Task 1
According to the airbag trial report, what model year was the Nissan Altima in the lawsuit?
Task 2
Return everything in the airbag trial report from "Attorney Arash Homampour of" down to "from the rear.", copied word for word.
*** Page excerpt
CVN screenshots of plaintiff attorney Arash Homampour (left) and defense attorney Thomas Klein (right) delivering their opening statements
Los Angeles, CA - A California state court jury heard opening statements Monday in a lawsuit claiming a supposedly defective airbag in a 2011 Nissan Altima caused a passenger to suffer a severe traumatic brain injury, and the full trial is being webcast gavel-to-gavel by Courtroom View Network.
Plaintiffs Shanel Salinas and her sister Nicole sued Nissan following a collision with drunk driver in 2014. They accused Nissan of using a defective design in the passenger-side airbag resulting in a head injury that will supposedly cause Shanel to require 24/7 care for the rest of her life, however Nissan maintains the airbag functioned properly and that Shanel’s injuries are not as severe as her lawsuit claims.
Attorney Arash Homampour of the Homampour Law Firm, who represents the Salinas sisters, told the Los Angeles County jury during his opening statement that the Altima’s front passenger side airbag contained a “dead zone” that did not protect a passenger’s head from impacting the “B-pillar” - a structural support that divides the front section of the car from the rear.
******
*** Entries provided
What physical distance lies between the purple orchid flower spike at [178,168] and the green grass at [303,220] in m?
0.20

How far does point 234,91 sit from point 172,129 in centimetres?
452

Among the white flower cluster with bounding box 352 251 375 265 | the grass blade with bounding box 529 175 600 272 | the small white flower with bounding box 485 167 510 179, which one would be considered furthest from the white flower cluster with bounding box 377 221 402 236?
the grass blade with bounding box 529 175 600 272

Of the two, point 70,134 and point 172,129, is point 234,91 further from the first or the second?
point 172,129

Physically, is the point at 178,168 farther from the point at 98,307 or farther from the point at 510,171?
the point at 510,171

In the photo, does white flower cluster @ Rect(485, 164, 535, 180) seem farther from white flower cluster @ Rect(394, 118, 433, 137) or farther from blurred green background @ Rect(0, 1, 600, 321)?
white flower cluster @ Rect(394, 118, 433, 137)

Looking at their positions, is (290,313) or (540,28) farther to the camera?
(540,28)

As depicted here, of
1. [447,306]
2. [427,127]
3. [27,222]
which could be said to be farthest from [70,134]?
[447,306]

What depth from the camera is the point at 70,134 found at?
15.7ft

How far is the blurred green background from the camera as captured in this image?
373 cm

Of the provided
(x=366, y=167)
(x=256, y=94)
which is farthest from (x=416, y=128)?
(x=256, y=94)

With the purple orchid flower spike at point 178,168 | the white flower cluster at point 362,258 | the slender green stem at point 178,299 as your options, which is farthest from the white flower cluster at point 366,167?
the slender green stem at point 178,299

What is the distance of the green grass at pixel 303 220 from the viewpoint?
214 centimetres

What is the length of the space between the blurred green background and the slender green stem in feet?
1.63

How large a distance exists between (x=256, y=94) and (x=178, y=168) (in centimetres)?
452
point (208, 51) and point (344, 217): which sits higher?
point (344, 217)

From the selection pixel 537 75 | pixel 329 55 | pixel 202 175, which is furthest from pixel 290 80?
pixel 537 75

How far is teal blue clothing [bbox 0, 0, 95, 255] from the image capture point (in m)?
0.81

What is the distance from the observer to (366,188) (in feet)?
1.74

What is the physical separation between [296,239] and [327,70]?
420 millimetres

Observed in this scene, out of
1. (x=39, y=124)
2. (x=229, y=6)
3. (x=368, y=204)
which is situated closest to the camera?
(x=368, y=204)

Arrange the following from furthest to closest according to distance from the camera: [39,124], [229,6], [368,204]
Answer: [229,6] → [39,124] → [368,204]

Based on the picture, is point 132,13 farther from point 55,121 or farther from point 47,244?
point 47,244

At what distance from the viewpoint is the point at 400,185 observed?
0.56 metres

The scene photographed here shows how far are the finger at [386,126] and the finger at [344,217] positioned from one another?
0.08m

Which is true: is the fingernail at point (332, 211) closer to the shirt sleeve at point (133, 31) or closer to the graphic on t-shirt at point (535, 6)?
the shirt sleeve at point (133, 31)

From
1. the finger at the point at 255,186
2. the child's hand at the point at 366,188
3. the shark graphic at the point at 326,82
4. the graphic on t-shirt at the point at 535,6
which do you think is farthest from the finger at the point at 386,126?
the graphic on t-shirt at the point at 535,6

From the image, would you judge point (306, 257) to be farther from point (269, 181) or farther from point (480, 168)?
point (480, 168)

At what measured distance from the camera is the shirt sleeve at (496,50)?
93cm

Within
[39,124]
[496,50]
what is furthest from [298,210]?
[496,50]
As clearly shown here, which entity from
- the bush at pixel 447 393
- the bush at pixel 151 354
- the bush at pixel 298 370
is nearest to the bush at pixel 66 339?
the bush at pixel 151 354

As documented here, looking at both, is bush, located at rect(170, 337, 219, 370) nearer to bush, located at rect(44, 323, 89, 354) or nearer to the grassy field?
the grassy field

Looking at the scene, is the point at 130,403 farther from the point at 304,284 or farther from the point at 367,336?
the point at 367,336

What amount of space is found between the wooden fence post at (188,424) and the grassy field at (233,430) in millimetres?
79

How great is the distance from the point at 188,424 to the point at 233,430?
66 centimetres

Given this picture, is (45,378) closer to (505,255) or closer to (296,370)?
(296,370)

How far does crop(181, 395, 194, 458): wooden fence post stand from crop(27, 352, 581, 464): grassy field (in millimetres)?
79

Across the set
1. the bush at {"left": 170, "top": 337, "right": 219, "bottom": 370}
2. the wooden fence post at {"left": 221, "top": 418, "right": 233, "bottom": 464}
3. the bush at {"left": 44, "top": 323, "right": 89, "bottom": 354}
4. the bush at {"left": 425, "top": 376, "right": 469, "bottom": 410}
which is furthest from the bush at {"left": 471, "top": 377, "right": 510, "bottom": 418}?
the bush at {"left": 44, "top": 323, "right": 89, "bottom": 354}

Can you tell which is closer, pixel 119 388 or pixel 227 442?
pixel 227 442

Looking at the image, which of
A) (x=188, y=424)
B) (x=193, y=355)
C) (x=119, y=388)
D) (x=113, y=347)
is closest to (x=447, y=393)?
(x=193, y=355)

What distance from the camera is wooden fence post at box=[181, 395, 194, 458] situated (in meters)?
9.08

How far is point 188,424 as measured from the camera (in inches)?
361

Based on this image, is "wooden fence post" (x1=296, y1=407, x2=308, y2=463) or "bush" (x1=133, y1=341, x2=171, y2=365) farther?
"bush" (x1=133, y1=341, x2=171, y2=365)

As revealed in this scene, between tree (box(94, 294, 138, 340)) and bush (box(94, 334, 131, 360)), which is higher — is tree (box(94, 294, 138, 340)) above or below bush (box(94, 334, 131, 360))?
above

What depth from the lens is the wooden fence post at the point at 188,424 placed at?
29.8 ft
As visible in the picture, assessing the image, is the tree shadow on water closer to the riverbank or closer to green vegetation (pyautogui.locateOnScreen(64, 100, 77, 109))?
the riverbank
******
Expected answer 1
2011

Expected answer 2
Attorney Arash Homampour of the Homampour Law Firm, who represents the Salinas sisters, told the Los Angeles County jury during his opening statement that the Altima’s front passenger side airbag contained a “dead zone” that did not protect a passenger’s head from impacting the “B-pillar” - a structural support that divides the front section of the car from the rear.